Vinagrete 17.11.02 – Catalunha

Muito bem: nunca escondi que simpatizo com os autonomistas e os independentistas catalães, muito mais do que com os unionistas. E que me parece natural uma cumplicidade entre portugueses e catalães. São duas nações ibéricas, que na realidade devem muito uma à outra.

E enquanto Portugal, formalmente, se limitou a ‘sofrer’ uma União Real com Espanha, que em certa altura (Felipe II de Espanha e I de Portugal) até foi bastante vantajosa para nós relativamente aos chamados espanhóis, em termos fiscais e de pagamentos das Guerras dos Áustrias, os catalães talvez tenham sofrido mais.

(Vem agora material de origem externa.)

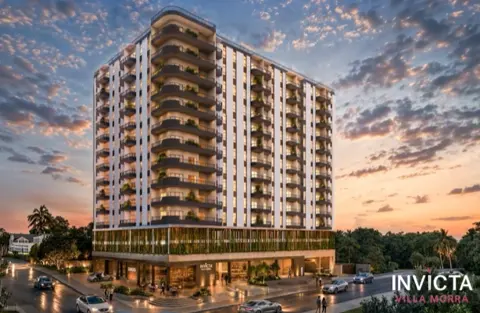 Rendering ufficiale di Invicta Villa Morra: l’edificio residenziale con balconi curvi al tramonto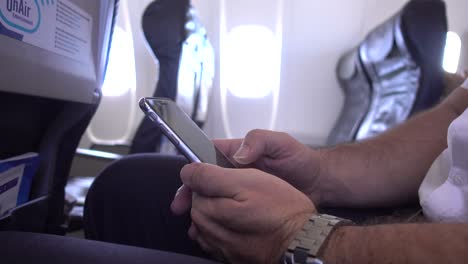 hombre de negocios que viaja en avión usando un teléfono móvil durante el vuelo, desplazándose y escribiendo y haciendo gestos con las manos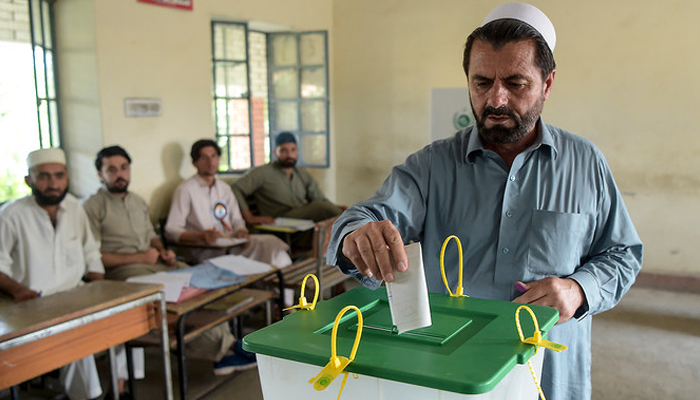 A voter casting a ballot in a polling station for the elections in Jamrud, in Khyber Pakhtunkhwa. — AFP/File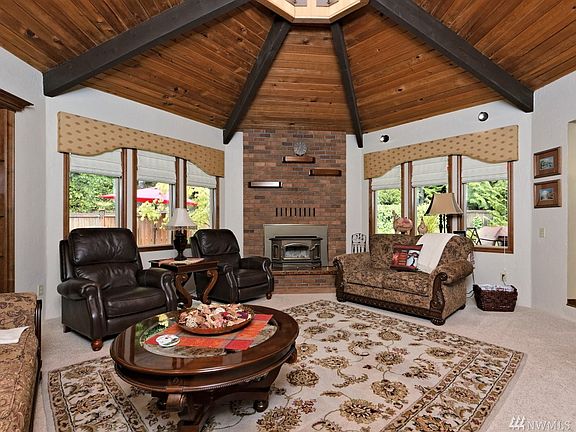 Gorgeous living room with wood-wrapped ceiling leading to a cupola skylight. That's a wood-burning fireplace insert, too. 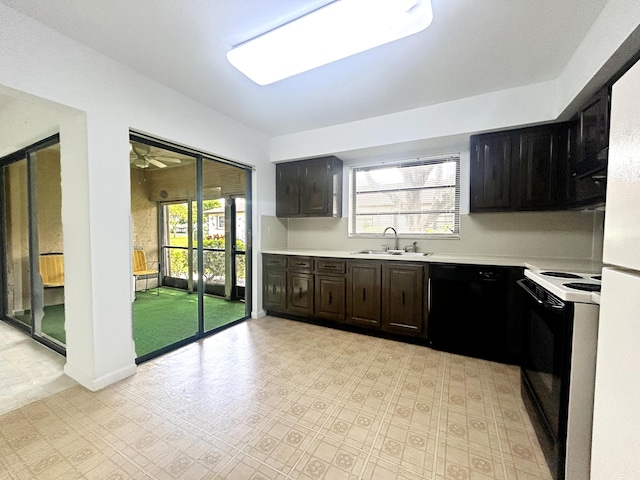 4940 Hawkwood Way Unit A, Boynton Beach, FL 33436 - kitchen with electric stove, a sink, light countertops, and healthy amount of natural light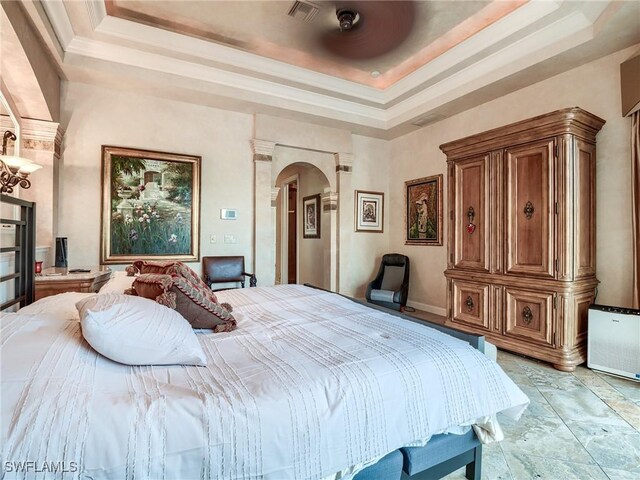 bedroom with a tray ceiling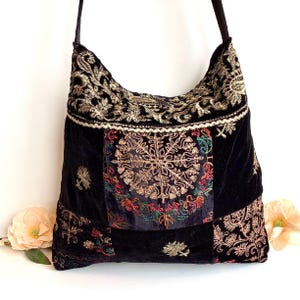 May include: Black velvet shoulder bag with detailed gold embroidery and colourful floral accents. The bag has a long strap and a patchwork design with a central embroidered medallion. A stylish accessory.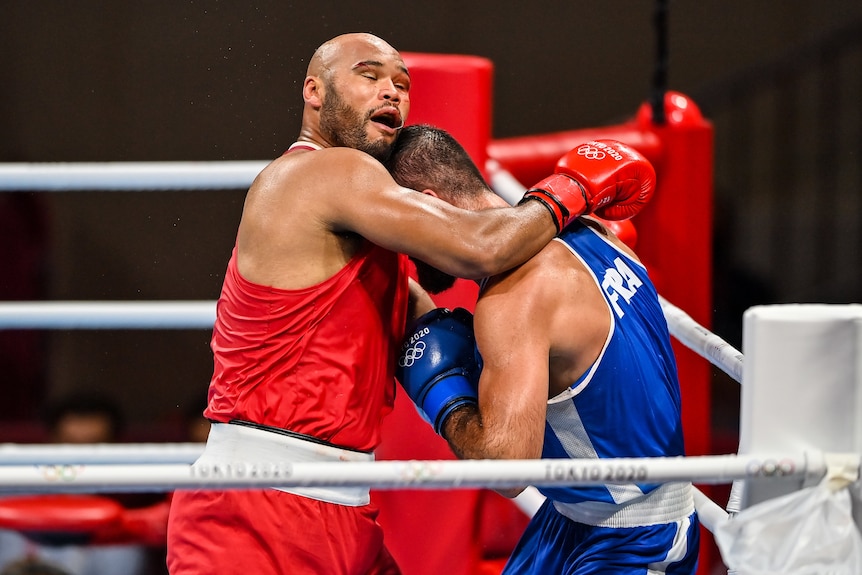 Two male boxers come together in the ting at the Tokyo Olympics.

Mas têm o problema de serem mais civilizados, e sabe-se que os povos atrasados e ‘bárbaros’ sempre se impuseram aos que se adiantaram em civilização (no caso, os castelhanos, relativamente ao resto dos ibéricos). Os catalães têm ainda a vantagem, ou desvantagem, de trabalharem mais e gerarem maior riqueza do que os resto dos espanhóis (talvez com excepção de muitos bascos).

Sei bem que os chamados iberistas defendiam a união ibérica, com os povos de fora a imporem-se aos centralizadores castelhanos. Mas isso não tem sido possível, apesar da maior riqueza de muitos periféricos. Talvez pelo princípio de os mais atrasados se imporem pela força aos que se civilizam primeiro.

Enfim, tudo razões para simpatizar com os não unionistas catalães – autonomistas ou independentistas. E ao ver esta histeria nacional contra os catalães, devo lembrar que toda esta guerra começou com a anulação da autonomia que mantinha os catalães sossegados – até porque o Partido Nacionalista Catalão, sendo da alta burguesia regional, não aprecia propriamente acções dramáticas. E lembro também que a argumentação utilizada pelo PP para pôr fim à autonomia catalã foi a jurídica, através do Tribunal Constitucional (quando este órgão passou a ser por si controlado).

E só não sabe quem não quer que a Justiça espanhola, sobretudo o Ministério Público e o Tribunal Constitucional, nunca foram independentes, como na Europa mais avançada (incluindo Portugal). Nem os jornais madrilenos o são ou foram alguma vez. O próprio Rei actual, preferiu apostar na força dos castelhanos – deitando fora o seu papel de união supra-nacional de Espanha, e desiludindo quem esperasse vê-lo apresentar uma solução supra-nacional e a contanto de todos.

Enfim, viva a Catalunha! Continuo a vê-la com cumplicidade de periférico, e de quem se considera mais civilizado do que os castelhanos. E mantenho a minha perplexidade por ver cá muitos castelhanistas que desprezam completamente os ensinamentos e as posições dos iberistas.